Accordi di Abramo, la Siria il quarto Paese dopo Emirati, Bahrein e Marocco
Dopo la firma di Emirati Arabi Uniti, Bahrein e Marocco nel 2020, la Siria sarebbe il quarto Paese a siglare i cosiddetti Accordi di Abramo con Israele. Il Paese ufficialmente non ha rapporti con il governo di Gerusalemme. Tuttavia, è singolare che, proprio nel giorno in cui la portavoce della Casa Bianca parlava di un possibile allargamento degli accordi alla Siria, il consigliere per la Sicurezza nazionale israeliano Tzachi Hanegbi abbia fatto sapere che i due Stati sarebbero in contatto diretto costante.

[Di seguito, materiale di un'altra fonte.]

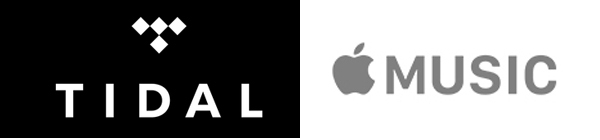Why Apple Acquiring Tidal Could Be Exactly What The World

Con la tipica indiscrezione che contraddistingue la diplomazia israeliana in Medio Oriente, Hanegbi ha parlato di rapporti quotidiani a tutti i livelli. E non è difficile crederlo: il governo di transizione di Sharaa ha fatto notizia tra le cancellerie arabe per non aver espresso nemmeno una rimostranza in merito ai caccia israeliani che per 12 giorni hanno solcato i cieli del suo Paese per bombardare l’Iran.
Il presidente ad interim della Siria aveva reso noto per la prima volta il suo desiderio di entrare a far parte degli Accordi di Abramo un mese prima dell’incontro con Trump. La fine delle sanzioni, cancellate prima dal Dipartimento del Tesoro americano e poi anche dal Consiglio Europeo, ha dato il via a nuovi investimenti in Siria, riattivando i servizi finanziari e, soprattutto, la possibilità di tornare a vendere petrolio.

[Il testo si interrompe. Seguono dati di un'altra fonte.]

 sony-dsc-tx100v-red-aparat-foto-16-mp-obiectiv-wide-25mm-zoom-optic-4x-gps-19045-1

Il Paese, dopo oltre 13 anni di guerra, è privo di qualsiasi infrastruttura, e i suoi cittadini sono ancora in gran parte rifugiati all’estero, chi in Turchia, chi in Libano, chi in Europa. Il giro di affari per la ricostruzione è immenso: 250 bilioni di dollari. In maggio Arabia Saudita e Qatar hanno saldato l’enorme debito pubblico del Paese. Subito dopo Shaara ha firmato con un consorzio del Qatar un accordo da 7 bilioni di dollari per la produzione di energia. Le compagnie Telecom del Golfo, come Zain, Etisalat, STC e Ooredoo, si stanno contendendo un progetto per la fibra ottica da 300 milioni di dollari. Sul fronte delle comunicazioni si sono fatte aventi l’americana UNIFI e le Telecom di Cipro e Arabia Saudita.
Negli Accordi di Abramo non c’è solo la politica, ma soprattutto il peso di affari da bilioni di dollari. E la Siria non è la sola opportunità di business: è più che probabile che i fratelli coltelli di Abramo stiano facendo progetti da milioni di dollari anche per la ricostruzione di Gaza.